What to produce → Given the records below, the lines starting at the line with "2024 Ford F-150" and ending at the line with "Foto de inmueble" should be output exactly, both end lines kept and pictures left out.

Data provided →
-- Opening Marker --
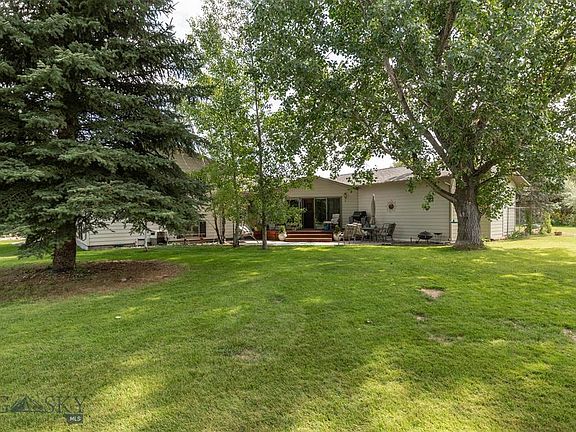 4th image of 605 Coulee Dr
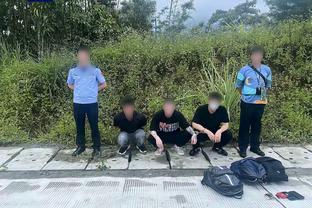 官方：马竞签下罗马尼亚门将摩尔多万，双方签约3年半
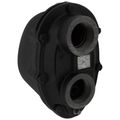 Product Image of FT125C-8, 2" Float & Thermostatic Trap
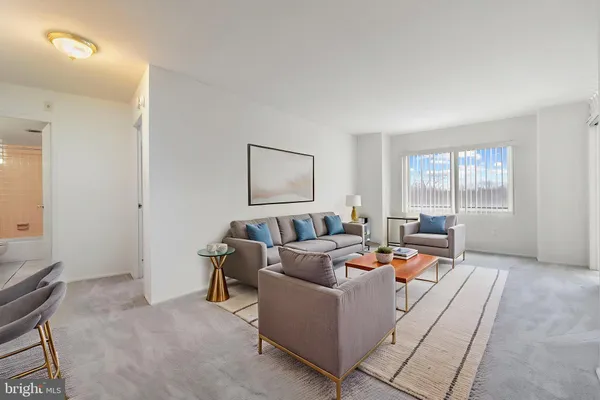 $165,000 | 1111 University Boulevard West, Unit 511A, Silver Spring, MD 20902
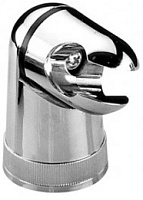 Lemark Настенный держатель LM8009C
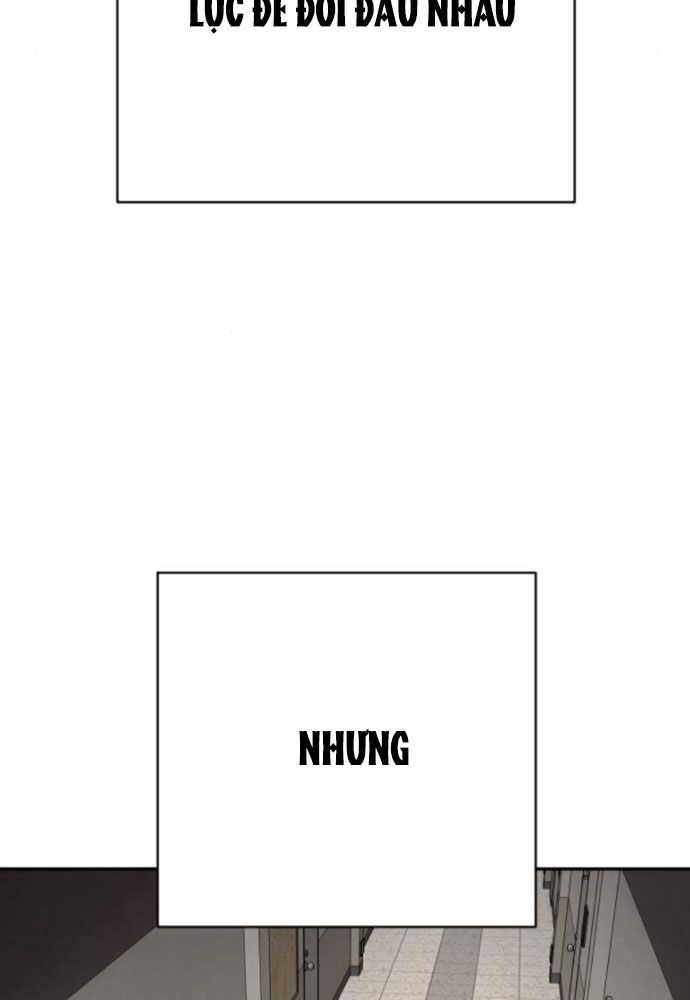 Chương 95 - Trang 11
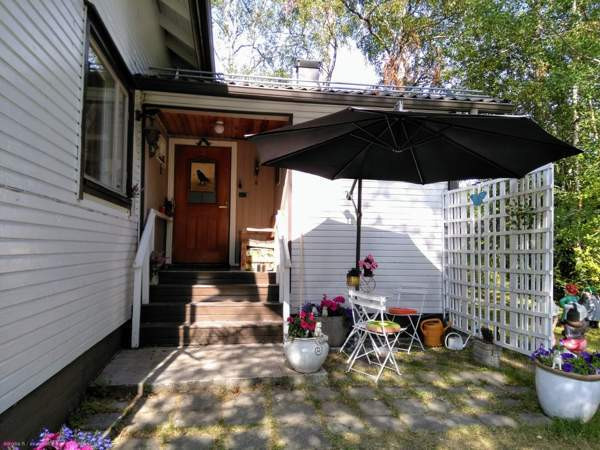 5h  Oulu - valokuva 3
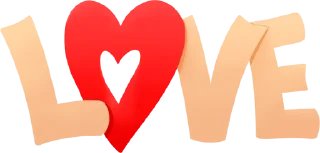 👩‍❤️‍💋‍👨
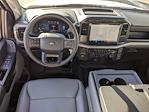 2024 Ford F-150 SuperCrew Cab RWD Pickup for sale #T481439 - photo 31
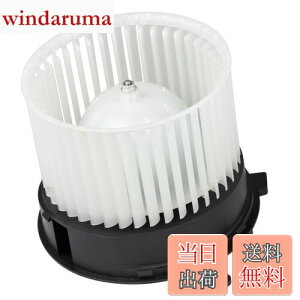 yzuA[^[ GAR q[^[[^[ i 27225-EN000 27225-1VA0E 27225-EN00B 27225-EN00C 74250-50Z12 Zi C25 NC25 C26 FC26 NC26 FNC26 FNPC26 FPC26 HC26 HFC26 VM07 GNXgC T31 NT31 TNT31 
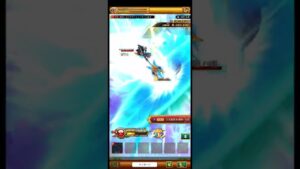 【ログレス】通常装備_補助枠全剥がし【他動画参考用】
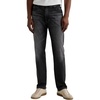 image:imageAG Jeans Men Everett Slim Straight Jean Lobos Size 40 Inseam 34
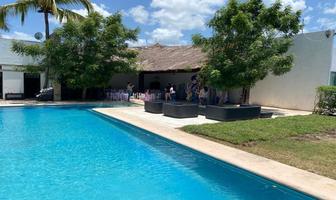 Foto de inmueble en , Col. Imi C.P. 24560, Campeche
-- Closing Marker --
-- Opening Marker --
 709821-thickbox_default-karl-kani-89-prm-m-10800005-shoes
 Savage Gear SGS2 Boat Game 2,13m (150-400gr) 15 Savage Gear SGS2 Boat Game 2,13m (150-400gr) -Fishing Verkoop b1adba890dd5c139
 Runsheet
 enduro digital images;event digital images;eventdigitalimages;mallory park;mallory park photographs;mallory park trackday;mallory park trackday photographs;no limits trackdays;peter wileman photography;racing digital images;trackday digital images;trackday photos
-- Closing Marker --
Solution to this exercise →
 2024 Ford F-150 SuperCrew Cab RWD Pickup for sale #T481439 - photo 31
 yzuA[^[ GAR q[^[[^[ i 27225-EN000 27225-1VA0E 27225-EN00B 27225-EN00C 74250-50Z12 Zi C25 NC25 C26 FC26 NC26 FNC26 FNPC26 FPC26 HC26 HFC26 VM07 GNXgC T31 NT31 TNT31 
 【ログレス】通常装備_補助枠全剥がし【他動画参考用】
 image:imageAG Jeans Men Everett Slim Straight Jean Lobos Size 40 Inseam 34
 Foto de inmueble en , Col. Imi C.P. 24560, Campeche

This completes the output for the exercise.